:: Task details ::
Reproduce precisely the lines of the material below from the line containing "Új Közösségi riport" up to and including its last line. Pictures must not be copied.

:: Provided material ::
Content starts

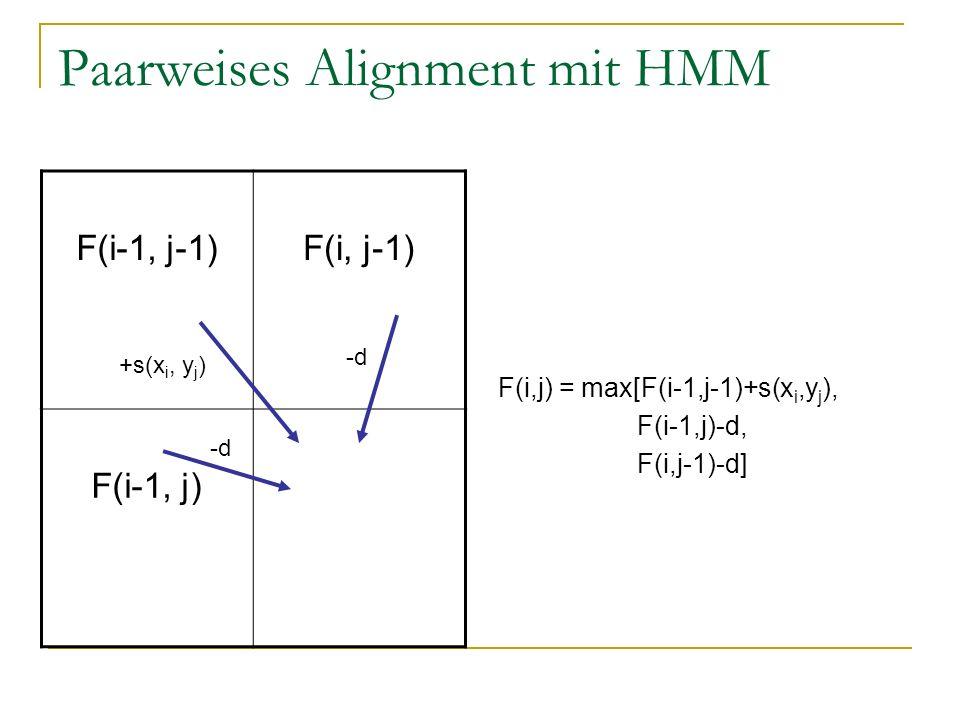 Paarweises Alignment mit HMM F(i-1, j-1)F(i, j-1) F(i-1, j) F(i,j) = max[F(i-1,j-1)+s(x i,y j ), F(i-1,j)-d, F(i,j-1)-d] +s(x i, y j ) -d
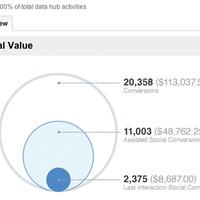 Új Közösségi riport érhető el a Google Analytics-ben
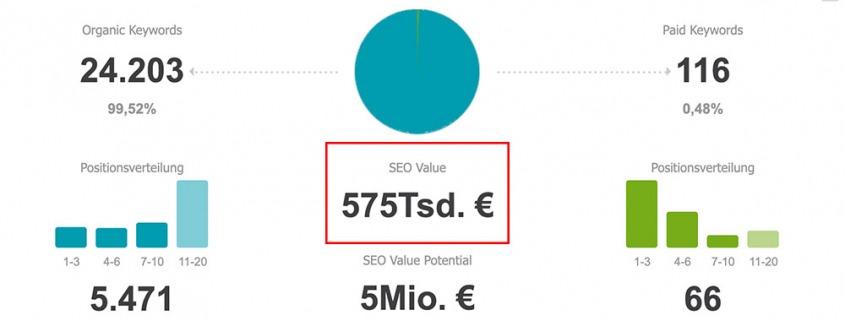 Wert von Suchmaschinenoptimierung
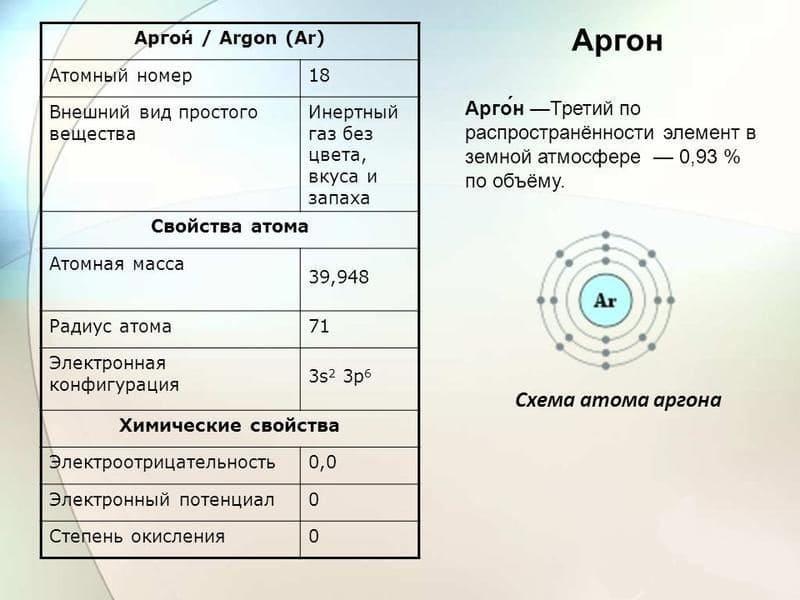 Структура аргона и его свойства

Content ends

:: Answer to this task ::
 Új Közösségi riport érhető el a Google Analytics-ben
 Wert von Suchmaschinenoptimierung
 Структура аргона и его свойства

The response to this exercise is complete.